Benefits of the Blade
The SA200f blade has two 10/100/1000 Ethernet ports, which can use 802.3ad or IP-based trunking to provide one 2Gbps Ethernet connection. The blade also includes a 10/100 Ethernet management port and 10 1Gbps or 2Gbps FC ports, plus dual 2.4GHz Xeon processors, and 2GB of RAM standard, with up to 12GB supported. The SA200f provides the virtualization functions and is surprisingly mature for a first-generation product.
The SANCruiser application, meanwhile, offers an interesting topographical mapping function that does a good job of coherently representing a complex SAN topology. The interface includes switch-hardware management tools, such as real-time status of all ports, the SA200f blade hardware, and the SAN itself. SANCruiser can also notify administrators by e-mail if thresholds are crossed or problems occur.

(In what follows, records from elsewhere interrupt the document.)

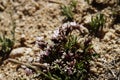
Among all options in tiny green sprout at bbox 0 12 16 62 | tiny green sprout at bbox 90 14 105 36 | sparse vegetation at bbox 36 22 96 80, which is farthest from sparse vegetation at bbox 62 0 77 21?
tiny green sprout at bbox 0 12 16 62

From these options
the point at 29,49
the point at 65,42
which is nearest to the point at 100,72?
the point at 65,42

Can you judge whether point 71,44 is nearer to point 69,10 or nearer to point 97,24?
point 97,24

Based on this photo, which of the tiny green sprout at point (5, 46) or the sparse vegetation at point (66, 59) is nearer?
the sparse vegetation at point (66, 59)

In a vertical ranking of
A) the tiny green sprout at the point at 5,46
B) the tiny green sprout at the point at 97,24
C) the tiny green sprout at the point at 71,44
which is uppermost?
the tiny green sprout at the point at 97,24

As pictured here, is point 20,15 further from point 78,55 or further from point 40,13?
point 78,55

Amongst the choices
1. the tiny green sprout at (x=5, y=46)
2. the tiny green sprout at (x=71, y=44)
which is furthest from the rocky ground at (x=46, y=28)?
the tiny green sprout at (x=71, y=44)

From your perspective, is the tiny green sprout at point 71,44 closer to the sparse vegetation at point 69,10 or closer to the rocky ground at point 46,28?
the rocky ground at point 46,28

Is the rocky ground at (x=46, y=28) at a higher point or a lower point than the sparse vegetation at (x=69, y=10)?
lower

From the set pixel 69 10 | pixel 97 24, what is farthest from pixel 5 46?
pixel 97 24

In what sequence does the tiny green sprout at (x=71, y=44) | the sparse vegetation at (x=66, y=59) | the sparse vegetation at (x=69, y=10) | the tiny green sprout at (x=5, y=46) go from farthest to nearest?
1. the sparse vegetation at (x=69, y=10)
2. the tiny green sprout at (x=5, y=46)
3. the tiny green sprout at (x=71, y=44)
4. the sparse vegetation at (x=66, y=59)
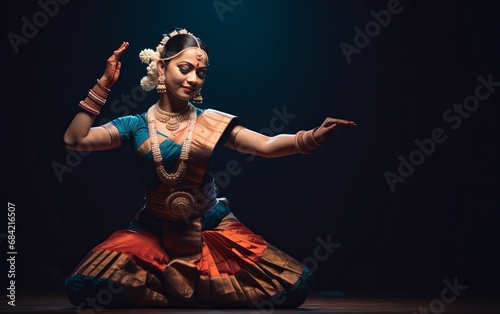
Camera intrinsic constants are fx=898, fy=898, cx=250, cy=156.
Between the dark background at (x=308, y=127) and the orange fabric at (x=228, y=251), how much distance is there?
1262mm

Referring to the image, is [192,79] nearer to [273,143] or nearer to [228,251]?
[273,143]

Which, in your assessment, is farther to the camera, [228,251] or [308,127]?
[308,127]

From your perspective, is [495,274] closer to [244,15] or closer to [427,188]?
[427,188]

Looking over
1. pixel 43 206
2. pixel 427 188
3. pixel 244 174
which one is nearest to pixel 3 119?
pixel 43 206

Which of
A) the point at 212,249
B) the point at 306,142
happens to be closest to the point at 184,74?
the point at 306,142

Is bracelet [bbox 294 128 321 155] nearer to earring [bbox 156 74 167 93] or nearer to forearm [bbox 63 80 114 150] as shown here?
earring [bbox 156 74 167 93]

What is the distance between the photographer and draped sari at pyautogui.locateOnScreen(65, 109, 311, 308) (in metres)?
3.71

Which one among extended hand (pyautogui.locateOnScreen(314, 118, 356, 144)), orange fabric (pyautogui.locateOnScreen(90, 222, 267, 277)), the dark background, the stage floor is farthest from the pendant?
the dark background

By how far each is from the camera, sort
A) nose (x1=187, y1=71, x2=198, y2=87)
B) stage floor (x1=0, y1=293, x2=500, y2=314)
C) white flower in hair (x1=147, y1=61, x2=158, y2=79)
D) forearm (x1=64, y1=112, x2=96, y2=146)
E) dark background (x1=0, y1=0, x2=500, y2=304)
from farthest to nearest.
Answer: dark background (x1=0, y1=0, x2=500, y2=304)
white flower in hair (x1=147, y1=61, x2=158, y2=79)
nose (x1=187, y1=71, x2=198, y2=87)
forearm (x1=64, y1=112, x2=96, y2=146)
stage floor (x1=0, y1=293, x2=500, y2=314)

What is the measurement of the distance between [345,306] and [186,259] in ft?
2.33

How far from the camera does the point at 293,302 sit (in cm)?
379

To create volumes, administrators have an easy-to-use SAN resource wizard that can create LUNs (Logical Unit Numbers) as SAN resources, assign them to hosts, expand LUN sizes, and do backups via a raw device. Maxxan includes separate read and write cache capabilities, so a separate LUN can be designated as a SafeCache write cache, or a HotZone read cache. These caches improve replication performance over WAN links and allow for asynchronous mirroring.
Enabling snapshots for image backups requires a separate SAN virtual device to store the snapshots. Snapshot functionality includes a time mark, a very interesting feature that creates incremental snapshots so there's no need to restore an entire block device to get one file back.
The switch has a number of notable FC features, too. One is automatic promotion, used in the creation of zones, similar to Ethernet VLANs. If a switch port is added to a zone, the device attached to the port is also added so a device isn't accidentally added (or not added) to a zone. Another feature is rolling firmware upgrades, allowing upgrades to be done without downing the switch or losing storage device access.
The Maxxan MXV320 Intelligent Application Switch, in combination with the SA200f blade, provides virtualization that is potentially very useful, especially in multivendor SAN environments. The average price of $100,000 is fair, considering the switch's functionality and its extra virtualization and gateway features. Because the switch can make a remote storage device appear to be a locally attached raw FC device, distance and manufacturer become irrelevant -- just what’s needed to deal with the real world of multivendor devices.